The attack on evolution could easily turn it into a taboo, killing all research and discussion.
How? And Why? Does that mean that nobody can criticise any theory put up by scientists (or non-scientists)? Or is evolution in some way sacrosanct?

BTW, I visited the site on the impossibility of creating new genetic information by mutation, and came back convinced that new information is being created all the time. The Japanese nylon eating bacteria proves exactly that.
One example does not equate to "all the time", and the nylon bug does not prove that at all see my next paragraph). And is that all you got from those articles?

The fact that the precise mechanism is yet unknown cannot be interpreted as that a supernatural being is injecting new genes into bacteria, enabling them to feed on synthetic molecules, as the site seems to insinuate.
You have misunderstood the article. It is not saying that God is injecting new genes into bacteria. It is suggesting that God designed the bacteria with a mechanism to create the new genes. Dr. Batten is saying that the evidence is that the new genes are not being formed by chance. If they are not by chance, they must be by design, even if that is by a designed mechanism for their generation.



#24380: — 05/08  at  10:05 PM
...God designed the bacteria with a mechanism to create the new genes.
Well that was very considerate of Him!

smile

...Sorry, I couldn't resist.

Once in a while you get shown the light, in the strangest of places if you look at it right.

-Jerry Garcia



#24461: — 05/09  at  11:07 PM
And if we had not gotten around to inventing nylon, God's careful precautions would have seemed pretty silly, wouldn't they?

Anyhow, we can easily perform an experiment to determine whether, in fact, the ID approach is a neutral critique of evolution or a dishonest attempt to force our children to be indoctrinated with murderous Christian doctrines.

We simply draw up a syllabus to teach the kiddies creationism, following the Japanese conception, in which a brother and sister commit incest and generate a goddess who is the progenitor of the current emperor.
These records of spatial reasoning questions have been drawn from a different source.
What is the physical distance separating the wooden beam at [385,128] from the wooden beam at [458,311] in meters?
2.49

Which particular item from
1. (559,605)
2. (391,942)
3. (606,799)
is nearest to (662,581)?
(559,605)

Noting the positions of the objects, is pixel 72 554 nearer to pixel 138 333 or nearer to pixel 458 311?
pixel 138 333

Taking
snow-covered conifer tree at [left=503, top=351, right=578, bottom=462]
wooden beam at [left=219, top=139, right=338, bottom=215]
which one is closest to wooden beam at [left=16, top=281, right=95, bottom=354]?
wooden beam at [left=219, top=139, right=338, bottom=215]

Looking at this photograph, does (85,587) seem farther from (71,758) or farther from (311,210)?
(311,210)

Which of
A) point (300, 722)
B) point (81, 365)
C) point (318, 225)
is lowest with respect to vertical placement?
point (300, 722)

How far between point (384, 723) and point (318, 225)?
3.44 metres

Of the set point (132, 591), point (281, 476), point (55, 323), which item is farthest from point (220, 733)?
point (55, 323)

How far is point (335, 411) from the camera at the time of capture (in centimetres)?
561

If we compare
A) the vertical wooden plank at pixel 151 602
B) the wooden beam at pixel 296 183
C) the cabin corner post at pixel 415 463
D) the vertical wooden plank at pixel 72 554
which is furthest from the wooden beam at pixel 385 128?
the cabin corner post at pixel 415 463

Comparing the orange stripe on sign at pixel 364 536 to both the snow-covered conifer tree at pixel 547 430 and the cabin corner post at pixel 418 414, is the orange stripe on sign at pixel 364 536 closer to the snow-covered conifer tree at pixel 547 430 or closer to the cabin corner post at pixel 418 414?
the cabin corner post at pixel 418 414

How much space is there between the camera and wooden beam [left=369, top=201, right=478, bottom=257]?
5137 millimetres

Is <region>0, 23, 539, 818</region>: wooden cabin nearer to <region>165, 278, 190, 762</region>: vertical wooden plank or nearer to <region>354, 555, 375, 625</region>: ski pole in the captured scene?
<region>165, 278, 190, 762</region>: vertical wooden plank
This creation story is as valid and checkable as any other, and therefore as worthy to be taught as the silly goatherd's ravings in Genesis.

Philip, I have answered all your questions. I keep bringing up the crimes of Christianity and you keep saying, 'Not me, not me.

Well, it was you. Nobody is making you join up with a gang of cutthroat murderers. You did it of your own free will, and we Unchosen People are entitled to hold you to account.